On October 11, the Public Company Accounting Oversight Board (PCAOB) requested public comment on several proposed amendments to PCAOB standards designed to increase transparency of public company audits.
The PCAOB proposed an amendment, as a result of comments received in response to its July 28, 2009 concept release, that would require disclosure of the name of the engagement partner in audit reports for the most recent reporting period’s audit, but would not require the engagement partner’s signature on the report. The PCAOB believes that this will “enhanc[e] the engagement partner’s individual accountability and preserv[e] the firms responsibility for the audit,” and requests comments on the issue. The PCAOB also requests comments on whether the proposed rule may increase potential liability or create security risks for the engagement partner.
In connection with this proposed rule, the PCAOB proposed adding a requirement to the Annual Report form required to be filed with the PCAOB to disclose the name of the engagement partner for each audit report already required to be reported on the form. The PCAOB requests comments on this proposed amendment.
The PCAOB also proposed amendments that would require disclosure in the audit report regarding other independent public accounting firms and individuals or entities that are not employed by the auditor but took part in the most recent period’s audit, regardless of whether those individuals or entities are affiliated with the auditor.

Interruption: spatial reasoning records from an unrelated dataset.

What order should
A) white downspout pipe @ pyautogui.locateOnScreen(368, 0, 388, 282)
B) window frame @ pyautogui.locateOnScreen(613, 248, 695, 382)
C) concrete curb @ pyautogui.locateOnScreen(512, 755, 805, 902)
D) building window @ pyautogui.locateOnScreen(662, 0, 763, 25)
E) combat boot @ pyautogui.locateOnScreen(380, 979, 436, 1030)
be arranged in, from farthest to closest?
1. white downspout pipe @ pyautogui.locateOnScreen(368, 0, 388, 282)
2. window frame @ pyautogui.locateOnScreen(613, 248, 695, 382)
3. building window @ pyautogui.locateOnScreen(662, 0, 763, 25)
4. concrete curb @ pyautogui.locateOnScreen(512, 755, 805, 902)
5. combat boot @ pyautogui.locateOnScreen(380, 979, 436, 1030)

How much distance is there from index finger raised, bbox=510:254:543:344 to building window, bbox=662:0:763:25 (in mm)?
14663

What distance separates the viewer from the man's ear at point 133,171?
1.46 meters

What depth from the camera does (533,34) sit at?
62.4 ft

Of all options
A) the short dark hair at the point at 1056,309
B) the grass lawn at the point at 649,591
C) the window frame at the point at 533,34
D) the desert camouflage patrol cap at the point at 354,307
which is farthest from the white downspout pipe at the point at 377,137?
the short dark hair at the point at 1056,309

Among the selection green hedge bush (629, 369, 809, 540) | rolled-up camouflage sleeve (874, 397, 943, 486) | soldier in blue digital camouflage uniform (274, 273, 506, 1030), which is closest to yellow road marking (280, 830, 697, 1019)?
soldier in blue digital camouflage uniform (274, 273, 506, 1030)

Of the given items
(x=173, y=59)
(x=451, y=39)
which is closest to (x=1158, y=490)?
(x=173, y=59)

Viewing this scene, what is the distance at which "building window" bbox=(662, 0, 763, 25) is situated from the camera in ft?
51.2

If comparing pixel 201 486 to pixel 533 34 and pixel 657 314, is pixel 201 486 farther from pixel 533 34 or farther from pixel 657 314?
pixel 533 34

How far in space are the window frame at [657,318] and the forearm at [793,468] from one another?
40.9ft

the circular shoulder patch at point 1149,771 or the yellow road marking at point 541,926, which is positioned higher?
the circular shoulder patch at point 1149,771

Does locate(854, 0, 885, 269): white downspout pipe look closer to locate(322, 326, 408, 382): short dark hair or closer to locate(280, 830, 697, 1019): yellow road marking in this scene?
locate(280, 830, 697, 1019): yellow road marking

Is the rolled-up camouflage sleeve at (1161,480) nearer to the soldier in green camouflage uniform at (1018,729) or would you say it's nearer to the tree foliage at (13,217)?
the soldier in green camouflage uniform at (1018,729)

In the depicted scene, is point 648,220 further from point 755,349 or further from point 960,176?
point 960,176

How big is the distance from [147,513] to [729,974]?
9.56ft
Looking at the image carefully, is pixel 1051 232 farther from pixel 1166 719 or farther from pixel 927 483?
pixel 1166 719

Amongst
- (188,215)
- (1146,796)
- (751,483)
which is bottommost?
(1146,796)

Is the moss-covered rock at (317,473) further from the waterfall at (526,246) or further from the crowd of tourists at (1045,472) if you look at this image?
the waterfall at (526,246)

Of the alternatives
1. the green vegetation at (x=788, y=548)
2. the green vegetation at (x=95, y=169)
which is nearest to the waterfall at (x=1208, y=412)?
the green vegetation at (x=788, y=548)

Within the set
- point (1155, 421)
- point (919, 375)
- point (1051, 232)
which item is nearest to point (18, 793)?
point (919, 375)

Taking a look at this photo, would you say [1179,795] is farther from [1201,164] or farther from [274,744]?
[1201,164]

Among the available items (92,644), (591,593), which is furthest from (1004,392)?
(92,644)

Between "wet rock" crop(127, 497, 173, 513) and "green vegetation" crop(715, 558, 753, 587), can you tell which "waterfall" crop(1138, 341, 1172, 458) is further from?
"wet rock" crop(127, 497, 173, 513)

Under these proposed amendments, if the auditor supervises or assumes responsibility for the other participants in the audit, the audit report would be required to disclose the names and locations of the other participants and the percentage of hours spent on the audit that are attributable to the other participants (excluding the engagement quality review (EQR) and certain other reviews). The audit report would also be required to include a statement that the auditor is responsible for the audits or procedures performed by the other participants and that the auditor has supervised and assumes responsibility for the other participants’ work. These disclosure requirements would not apply to certain participants in the audit, including individuals performing an EQR review, specialists in an unrelated field, and certain persons employed or engaged by the company. The disclosure requirements would also cover certain “off-shoring” arrangements, where portions of an audit are performed in offices in a different country than the auditor’s headquarters, but would not require disclosure of off-shored work performed by one of the auditor’s offices. The PCAOB requests comments on these proposed amendments, including their usefulness to investors, disclosure of off-shoring and other arrangements, disclosure of the percentage of hours worked by other participants, whether the disclosure would affect competition and the threshold for disclosure.
Under the proposed amendments, if responsibility for the audit is divided between the auditor and another accounting firm, the audit report would be required to include the name and location of the headquarters of the other accounting firm. The proposed amendments would also remove the requirement to obtain permission to disclose the name of the other accounting firm. The PCAOB requests comments on this proposed amendment.